Turkey’s Choice: Past or Future

Turkey's Choice: Past or Future

ISTANBUL — Coming from the airport into this city of about 15 million people and 5 million cars, as my driver describes it, I pass ancient Roman ruins and blocks of upscale shops; an old hotel where Agatha Christie penned “Murder on the Orient Express,” smoke shops and modest restaurants, and luxury car dealers. It is a metaphor for the choices Turks are being forced to make under President Recep Tayyip Erdogan: forward to a better future and a recapture of their secular state, or back to a nostalgic past when Islam was the official religion of the Ottoman Empire.

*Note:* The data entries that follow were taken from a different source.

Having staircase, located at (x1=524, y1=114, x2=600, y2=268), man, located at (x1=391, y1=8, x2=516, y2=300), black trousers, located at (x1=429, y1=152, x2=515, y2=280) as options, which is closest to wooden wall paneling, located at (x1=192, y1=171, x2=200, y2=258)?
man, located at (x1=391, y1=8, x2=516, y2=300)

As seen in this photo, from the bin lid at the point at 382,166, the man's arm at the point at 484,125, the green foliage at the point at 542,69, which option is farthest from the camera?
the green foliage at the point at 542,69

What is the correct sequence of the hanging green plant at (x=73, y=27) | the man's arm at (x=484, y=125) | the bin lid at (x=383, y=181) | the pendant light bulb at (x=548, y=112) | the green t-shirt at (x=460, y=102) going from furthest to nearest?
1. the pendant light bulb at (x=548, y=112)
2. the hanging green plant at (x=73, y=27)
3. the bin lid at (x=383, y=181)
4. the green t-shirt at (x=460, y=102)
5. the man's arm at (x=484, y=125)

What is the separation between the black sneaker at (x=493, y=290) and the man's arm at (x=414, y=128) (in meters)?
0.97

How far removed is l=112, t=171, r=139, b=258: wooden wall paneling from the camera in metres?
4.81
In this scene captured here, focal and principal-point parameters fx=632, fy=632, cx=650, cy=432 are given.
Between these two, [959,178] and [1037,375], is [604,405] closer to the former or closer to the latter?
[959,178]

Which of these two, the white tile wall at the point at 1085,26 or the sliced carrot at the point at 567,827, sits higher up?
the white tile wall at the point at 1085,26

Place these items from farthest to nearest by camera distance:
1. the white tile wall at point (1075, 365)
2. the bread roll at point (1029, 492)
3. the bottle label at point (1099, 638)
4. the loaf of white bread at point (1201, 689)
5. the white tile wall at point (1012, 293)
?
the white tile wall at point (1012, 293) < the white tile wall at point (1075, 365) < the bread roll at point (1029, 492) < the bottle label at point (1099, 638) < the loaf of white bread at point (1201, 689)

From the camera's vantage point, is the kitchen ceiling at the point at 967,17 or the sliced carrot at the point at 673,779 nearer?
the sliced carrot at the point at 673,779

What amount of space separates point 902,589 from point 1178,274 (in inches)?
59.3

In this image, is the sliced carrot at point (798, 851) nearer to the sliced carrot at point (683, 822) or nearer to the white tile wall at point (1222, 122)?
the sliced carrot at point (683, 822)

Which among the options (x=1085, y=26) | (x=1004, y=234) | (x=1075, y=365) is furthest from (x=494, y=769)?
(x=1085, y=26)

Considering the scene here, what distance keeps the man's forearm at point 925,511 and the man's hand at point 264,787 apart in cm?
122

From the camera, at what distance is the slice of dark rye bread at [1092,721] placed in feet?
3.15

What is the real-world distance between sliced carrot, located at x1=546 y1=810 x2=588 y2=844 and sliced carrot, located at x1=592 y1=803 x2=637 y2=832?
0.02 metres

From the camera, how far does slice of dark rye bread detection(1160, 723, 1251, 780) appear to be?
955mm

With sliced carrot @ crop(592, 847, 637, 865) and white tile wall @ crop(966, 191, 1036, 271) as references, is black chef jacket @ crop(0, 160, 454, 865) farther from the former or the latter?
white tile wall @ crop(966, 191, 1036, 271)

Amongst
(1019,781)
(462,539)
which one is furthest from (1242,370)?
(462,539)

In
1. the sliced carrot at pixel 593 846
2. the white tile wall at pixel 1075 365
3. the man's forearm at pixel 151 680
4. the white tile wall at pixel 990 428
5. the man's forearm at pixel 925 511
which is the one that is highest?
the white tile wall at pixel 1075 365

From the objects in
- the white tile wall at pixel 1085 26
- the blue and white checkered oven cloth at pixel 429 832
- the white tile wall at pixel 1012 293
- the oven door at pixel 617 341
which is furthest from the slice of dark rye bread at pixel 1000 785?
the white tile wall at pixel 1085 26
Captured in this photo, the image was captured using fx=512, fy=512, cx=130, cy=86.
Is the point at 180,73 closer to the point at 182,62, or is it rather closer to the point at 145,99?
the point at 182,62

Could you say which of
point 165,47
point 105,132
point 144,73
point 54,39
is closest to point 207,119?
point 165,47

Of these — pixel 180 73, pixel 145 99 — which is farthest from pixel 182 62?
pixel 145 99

Recent waves of terrorist attacks throughout the country have raised security levels. My car was stopped and given a cursory search before being allowed to proceed to the hotel entrance where I was then required to pass through a metal detector and have my hand luggage scanned before approaching the registration desk.

Here, where the Bosphorus Strait divides Europe from Asia, President Erdogan seems bent on imposing his brand of radical Islam on what has for decades been a nation ruled by secular leaders. It was the late president Mustafa Kemal Ataturk who helped establish the Republic of Turkey, modeled on Western governments and their belief in church-state separation.

Erdogan, it appears, hears more than the Muslim call to prayer. It’s as though he hears a “call” to tear down the wall separating mosque and state and, writes the Christian Science Monitor, restore Turkey to “its historical Ottoman influence.”